Il cuore di tutta la vicenda, che trascende dall’aspetto sentimentale e che spinge dinanzi alla luce dei riflettori i principali responsabili, del triste momento che la Roma sta vivendo da diverse settimane: i Friedkin. Proprietari facoltosi a cui si imputa non di aver tenuto le mani in tasca e quindi di non aver speso per la Roma (visto il miliardo investito) ma il fatto, ormai acclarato, di aver speso male. Paradossalmente un’enorme aggravante.
Perchè, se nella prima era americana, il punto di rottura oltre alla tradizione svilita, fu la frustrazione per una evidente speculazione calcistico-finanziaria, la parabola negativa dei Friedkin dal consenso unanime all’aspra contestazione di oggi è passata attraverso indubbi momenti di gioia (l’annuncio di Mourinho, il trionfo di Tirana e l’orgoglio di Budapest) per giungere all’attuale e totale incapacità di comprendere che il calcio, ad alti livelli, necessita di altro.
Ai proprietari texani dunque, con lucidità e accortezza, si imputa, dopo un mese dalle loro ‘promesse‘, di non aver dato seguito alle parole con scelte chiare, dirette, che portassero a credere nuovamente in questo progetto sportivo. Segnali che tardano ad arrivare, che manifestano un distacco emotivo e operativo inquietante.
Gli allenatori – che si chiamassero Mourinho, De Rossi e ora Juric – sono stati lasciati soli al loro destino. In società mancano figure di riferimento, non solo capaci di comprendere questa realtà e rappresentare al meglio la storia della Roma, ma che sappiano anche rilanciare la progettualità sportiva. Recentemente ai microfoni di DAZN è apparso Florent Ghisolfi, scelto a fine maggio, annunciato senza essere presentato e tenuto in un cantuccio fino a settembre, quando con l’addio della Souloukou, è stato quasi costretto ad assumersi più responsabilità.
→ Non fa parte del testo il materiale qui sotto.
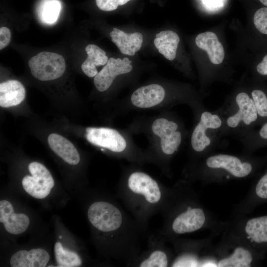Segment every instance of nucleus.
I'll use <instances>...</instances> for the list:
<instances>
[{
  "label": "nucleus",
  "mask_w": 267,
  "mask_h": 267,
  "mask_svg": "<svg viewBox=\"0 0 267 267\" xmlns=\"http://www.w3.org/2000/svg\"><path fill=\"white\" fill-rule=\"evenodd\" d=\"M251 96L256 105L259 119L267 118V96L263 90L259 89H253Z\"/></svg>",
  "instance_id": "26"
},
{
  "label": "nucleus",
  "mask_w": 267,
  "mask_h": 267,
  "mask_svg": "<svg viewBox=\"0 0 267 267\" xmlns=\"http://www.w3.org/2000/svg\"><path fill=\"white\" fill-rule=\"evenodd\" d=\"M32 176H26L22 180L24 190L37 199L45 198L54 186V182L49 171L43 164L33 162L28 166Z\"/></svg>",
  "instance_id": "8"
},
{
  "label": "nucleus",
  "mask_w": 267,
  "mask_h": 267,
  "mask_svg": "<svg viewBox=\"0 0 267 267\" xmlns=\"http://www.w3.org/2000/svg\"><path fill=\"white\" fill-rule=\"evenodd\" d=\"M88 217L93 227L104 232L117 230L123 221L121 211L113 204L105 201L91 204L88 211Z\"/></svg>",
  "instance_id": "6"
},
{
  "label": "nucleus",
  "mask_w": 267,
  "mask_h": 267,
  "mask_svg": "<svg viewBox=\"0 0 267 267\" xmlns=\"http://www.w3.org/2000/svg\"><path fill=\"white\" fill-rule=\"evenodd\" d=\"M204 157L198 169L200 174L204 178L216 179L223 177L244 178L249 176L254 169L252 162L245 156L210 153Z\"/></svg>",
  "instance_id": "4"
},
{
  "label": "nucleus",
  "mask_w": 267,
  "mask_h": 267,
  "mask_svg": "<svg viewBox=\"0 0 267 267\" xmlns=\"http://www.w3.org/2000/svg\"><path fill=\"white\" fill-rule=\"evenodd\" d=\"M85 50L88 57L82 63L81 68L88 77L93 78L98 73L96 66L105 65L108 61V57L103 50L95 44H88Z\"/></svg>",
  "instance_id": "20"
},
{
  "label": "nucleus",
  "mask_w": 267,
  "mask_h": 267,
  "mask_svg": "<svg viewBox=\"0 0 267 267\" xmlns=\"http://www.w3.org/2000/svg\"><path fill=\"white\" fill-rule=\"evenodd\" d=\"M47 140L52 150L64 161L72 165L79 163L80 160L79 154L69 140L54 133L50 134Z\"/></svg>",
  "instance_id": "15"
},
{
  "label": "nucleus",
  "mask_w": 267,
  "mask_h": 267,
  "mask_svg": "<svg viewBox=\"0 0 267 267\" xmlns=\"http://www.w3.org/2000/svg\"><path fill=\"white\" fill-rule=\"evenodd\" d=\"M127 184L132 192L141 195L149 203L156 204L161 199V192L158 182L144 172H132L128 177Z\"/></svg>",
  "instance_id": "10"
},
{
  "label": "nucleus",
  "mask_w": 267,
  "mask_h": 267,
  "mask_svg": "<svg viewBox=\"0 0 267 267\" xmlns=\"http://www.w3.org/2000/svg\"><path fill=\"white\" fill-rule=\"evenodd\" d=\"M85 137L94 145L115 153H124L131 146L125 134L112 128L88 127L86 129Z\"/></svg>",
  "instance_id": "7"
},
{
  "label": "nucleus",
  "mask_w": 267,
  "mask_h": 267,
  "mask_svg": "<svg viewBox=\"0 0 267 267\" xmlns=\"http://www.w3.org/2000/svg\"><path fill=\"white\" fill-rule=\"evenodd\" d=\"M49 258L48 253L42 248L21 250L11 256L10 265L12 267H44Z\"/></svg>",
  "instance_id": "14"
},
{
  "label": "nucleus",
  "mask_w": 267,
  "mask_h": 267,
  "mask_svg": "<svg viewBox=\"0 0 267 267\" xmlns=\"http://www.w3.org/2000/svg\"><path fill=\"white\" fill-rule=\"evenodd\" d=\"M97 7L103 11H113L119 5V0H95Z\"/></svg>",
  "instance_id": "30"
},
{
  "label": "nucleus",
  "mask_w": 267,
  "mask_h": 267,
  "mask_svg": "<svg viewBox=\"0 0 267 267\" xmlns=\"http://www.w3.org/2000/svg\"><path fill=\"white\" fill-rule=\"evenodd\" d=\"M110 36L120 52L130 56L134 55L140 49L143 42V36L141 33L135 32L127 34L116 28L113 29Z\"/></svg>",
  "instance_id": "17"
},
{
  "label": "nucleus",
  "mask_w": 267,
  "mask_h": 267,
  "mask_svg": "<svg viewBox=\"0 0 267 267\" xmlns=\"http://www.w3.org/2000/svg\"><path fill=\"white\" fill-rule=\"evenodd\" d=\"M219 108L223 119L224 136L240 137L251 130L259 119L254 100L246 91L237 92Z\"/></svg>",
  "instance_id": "2"
},
{
  "label": "nucleus",
  "mask_w": 267,
  "mask_h": 267,
  "mask_svg": "<svg viewBox=\"0 0 267 267\" xmlns=\"http://www.w3.org/2000/svg\"><path fill=\"white\" fill-rule=\"evenodd\" d=\"M247 239L256 244L267 243V216L249 219L244 226Z\"/></svg>",
  "instance_id": "21"
},
{
  "label": "nucleus",
  "mask_w": 267,
  "mask_h": 267,
  "mask_svg": "<svg viewBox=\"0 0 267 267\" xmlns=\"http://www.w3.org/2000/svg\"><path fill=\"white\" fill-rule=\"evenodd\" d=\"M255 191L259 197L267 199V172L258 181Z\"/></svg>",
  "instance_id": "29"
},
{
  "label": "nucleus",
  "mask_w": 267,
  "mask_h": 267,
  "mask_svg": "<svg viewBox=\"0 0 267 267\" xmlns=\"http://www.w3.org/2000/svg\"><path fill=\"white\" fill-rule=\"evenodd\" d=\"M238 138L242 144L258 138L261 140L267 141V122L261 127L257 133L251 130L239 137Z\"/></svg>",
  "instance_id": "27"
},
{
  "label": "nucleus",
  "mask_w": 267,
  "mask_h": 267,
  "mask_svg": "<svg viewBox=\"0 0 267 267\" xmlns=\"http://www.w3.org/2000/svg\"><path fill=\"white\" fill-rule=\"evenodd\" d=\"M253 260V255L249 250L243 247H237L229 256L219 261L218 267H248L251 266Z\"/></svg>",
  "instance_id": "22"
},
{
  "label": "nucleus",
  "mask_w": 267,
  "mask_h": 267,
  "mask_svg": "<svg viewBox=\"0 0 267 267\" xmlns=\"http://www.w3.org/2000/svg\"><path fill=\"white\" fill-rule=\"evenodd\" d=\"M0 222L5 229L13 234L22 233L28 228L30 220L24 214H16L11 203L5 200L0 201Z\"/></svg>",
  "instance_id": "13"
},
{
  "label": "nucleus",
  "mask_w": 267,
  "mask_h": 267,
  "mask_svg": "<svg viewBox=\"0 0 267 267\" xmlns=\"http://www.w3.org/2000/svg\"><path fill=\"white\" fill-rule=\"evenodd\" d=\"M11 33L10 30L6 27L0 28V49L5 47L10 43Z\"/></svg>",
  "instance_id": "31"
},
{
  "label": "nucleus",
  "mask_w": 267,
  "mask_h": 267,
  "mask_svg": "<svg viewBox=\"0 0 267 267\" xmlns=\"http://www.w3.org/2000/svg\"><path fill=\"white\" fill-rule=\"evenodd\" d=\"M60 9L61 5L58 1H46L41 8V17L42 21L48 24L54 23L58 18Z\"/></svg>",
  "instance_id": "24"
},
{
  "label": "nucleus",
  "mask_w": 267,
  "mask_h": 267,
  "mask_svg": "<svg viewBox=\"0 0 267 267\" xmlns=\"http://www.w3.org/2000/svg\"><path fill=\"white\" fill-rule=\"evenodd\" d=\"M54 252L58 267H76L82 265L80 256L74 252L65 249L60 242L55 243Z\"/></svg>",
  "instance_id": "23"
},
{
  "label": "nucleus",
  "mask_w": 267,
  "mask_h": 267,
  "mask_svg": "<svg viewBox=\"0 0 267 267\" xmlns=\"http://www.w3.org/2000/svg\"><path fill=\"white\" fill-rule=\"evenodd\" d=\"M253 22L259 31L267 35V7L261 8L256 11Z\"/></svg>",
  "instance_id": "28"
},
{
  "label": "nucleus",
  "mask_w": 267,
  "mask_h": 267,
  "mask_svg": "<svg viewBox=\"0 0 267 267\" xmlns=\"http://www.w3.org/2000/svg\"><path fill=\"white\" fill-rule=\"evenodd\" d=\"M131 63L132 61L127 57L123 59L110 58L105 66L94 77L93 82L96 89L101 92L106 90L117 76L132 70Z\"/></svg>",
  "instance_id": "11"
},
{
  "label": "nucleus",
  "mask_w": 267,
  "mask_h": 267,
  "mask_svg": "<svg viewBox=\"0 0 267 267\" xmlns=\"http://www.w3.org/2000/svg\"><path fill=\"white\" fill-rule=\"evenodd\" d=\"M260 1L265 5L267 6V0H260Z\"/></svg>",
  "instance_id": "34"
},
{
  "label": "nucleus",
  "mask_w": 267,
  "mask_h": 267,
  "mask_svg": "<svg viewBox=\"0 0 267 267\" xmlns=\"http://www.w3.org/2000/svg\"><path fill=\"white\" fill-rule=\"evenodd\" d=\"M26 91L18 81L8 80L0 84V106L7 108L19 104L25 97Z\"/></svg>",
  "instance_id": "18"
},
{
  "label": "nucleus",
  "mask_w": 267,
  "mask_h": 267,
  "mask_svg": "<svg viewBox=\"0 0 267 267\" xmlns=\"http://www.w3.org/2000/svg\"><path fill=\"white\" fill-rule=\"evenodd\" d=\"M168 265L166 254L163 251L157 250L152 252L149 256L139 265L141 267H166Z\"/></svg>",
  "instance_id": "25"
},
{
  "label": "nucleus",
  "mask_w": 267,
  "mask_h": 267,
  "mask_svg": "<svg viewBox=\"0 0 267 267\" xmlns=\"http://www.w3.org/2000/svg\"><path fill=\"white\" fill-rule=\"evenodd\" d=\"M130 0H119V5H122L127 3Z\"/></svg>",
  "instance_id": "33"
},
{
  "label": "nucleus",
  "mask_w": 267,
  "mask_h": 267,
  "mask_svg": "<svg viewBox=\"0 0 267 267\" xmlns=\"http://www.w3.org/2000/svg\"><path fill=\"white\" fill-rule=\"evenodd\" d=\"M194 123L188 134L189 147L192 154L205 157L216 148L227 145L223 134V119L219 108H204L194 116Z\"/></svg>",
  "instance_id": "1"
},
{
  "label": "nucleus",
  "mask_w": 267,
  "mask_h": 267,
  "mask_svg": "<svg viewBox=\"0 0 267 267\" xmlns=\"http://www.w3.org/2000/svg\"><path fill=\"white\" fill-rule=\"evenodd\" d=\"M205 222L206 215L202 209L188 207L174 219L172 228L177 234L190 233L200 229Z\"/></svg>",
  "instance_id": "12"
},
{
  "label": "nucleus",
  "mask_w": 267,
  "mask_h": 267,
  "mask_svg": "<svg viewBox=\"0 0 267 267\" xmlns=\"http://www.w3.org/2000/svg\"><path fill=\"white\" fill-rule=\"evenodd\" d=\"M195 44L199 48L206 51L213 64L217 65L222 62L224 57V49L214 33L206 32L199 34L195 38Z\"/></svg>",
  "instance_id": "16"
},
{
  "label": "nucleus",
  "mask_w": 267,
  "mask_h": 267,
  "mask_svg": "<svg viewBox=\"0 0 267 267\" xmlns=\"http://www.w3.org/2000/svg\"><path fill=\"white\" fill-rule=\"evenodd\" d=\"M149 128L157 146L167 157H172L181 148L189 134L180 119L171 113L155 119Z\"/></svg>",
  "instance_id": "3"
},
{
  "label": "nucleus",
  "mask_w": 267,
  "mask_h": 267,
  "mask_svg": "<svg viewBox=\"0 0 267 267\" xmlns=\"http://www.w3.org/2000/svg\"><path fill=\"white\" fill-rule=\"evenodd\" d=\"M179 42V38L175 32L166 30L156 34L154 44L160 53L169 60H174Z\"/></svg>",
  "instance_id": "19"
},
{
  "label": "nucleus",
  "mask_w": 267,
  "mask_h": 267,
  "mask_svg": "<svg viewBox=\"0 0 267 267\" xmlns=\"http://www.w3.org/2000/svg\"><path fill=\"white\" fill-rule=\"evenodd\" d=\"M257 71L262 75H267V54L264 57L262 62L257 66Z\"/></svg>",
  "instance_id": "32"
},
{
  "label": "nucleus",
  "mask_w": 267,
  "mask_h": 267,
  "mask_svg": "<svg viewBox=\"0 0 267 267\" xmlns=\"http://www.w3.org/2000/svg\"><path fill=\"white\" fill-rule=\"evenodd\" d=\"M28 64L33 76L42 81L57 79L66 69L65 61L62 55L47 51L40 52L32 57Z\"/></svg>",
  "instance_id": "5"
},
{
  "label": "nucleus",
  "mask_w": 267,
  "mask_h": 267,
  "mask_svg": "<svg viewBox=\"0 0 267 267\" xmlns=\"http://www.w3.org/2000/svg\"><path fill=\"white\" fill-rule=\"evenodd\" d=\"M166 92L161 85L152 84L135 90L130 98L131 106L138 109H152L169 107L166 102Z\"/></svg>",
  "instance_id": "9"
}]
</instances>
Ma non parla ancora l’italiano e oggettivamente non sembra aver quel profilo adatto a gestire un mare in burrasca come quello attuale.
E’ legittimo chiedersi se questa forma di protesta, che certamente proseguirà oltre la sfida di domenica, se non dovessero arrivare risposte chiare dai Friedkin, faccia bene alla squadra. Tuttavia è altrettanto oggettivo che in questo momento storico per molti tifosi, il risultato sportivo del breve termine sia sceso in secondo piano rispetto alla programmazione a medio-lungo termine, che deve ripartire con regole d’ingaggio diverse.
Perchè non esiste squadra vincente che non sia supportata internamente da una struttura dirigenziale di altissimo profilo e all’esterno da una tifoseria compatta, pronta a sostenere la squadra in Italia e in Europa. E ciò che sconvolge più di tutto è che i Friedkin questa realtà esterna l’hanno avuta a prescindere dai risultati per tre anni e forse, delittuosamente, non ne hanno compreso le reali potenzialità.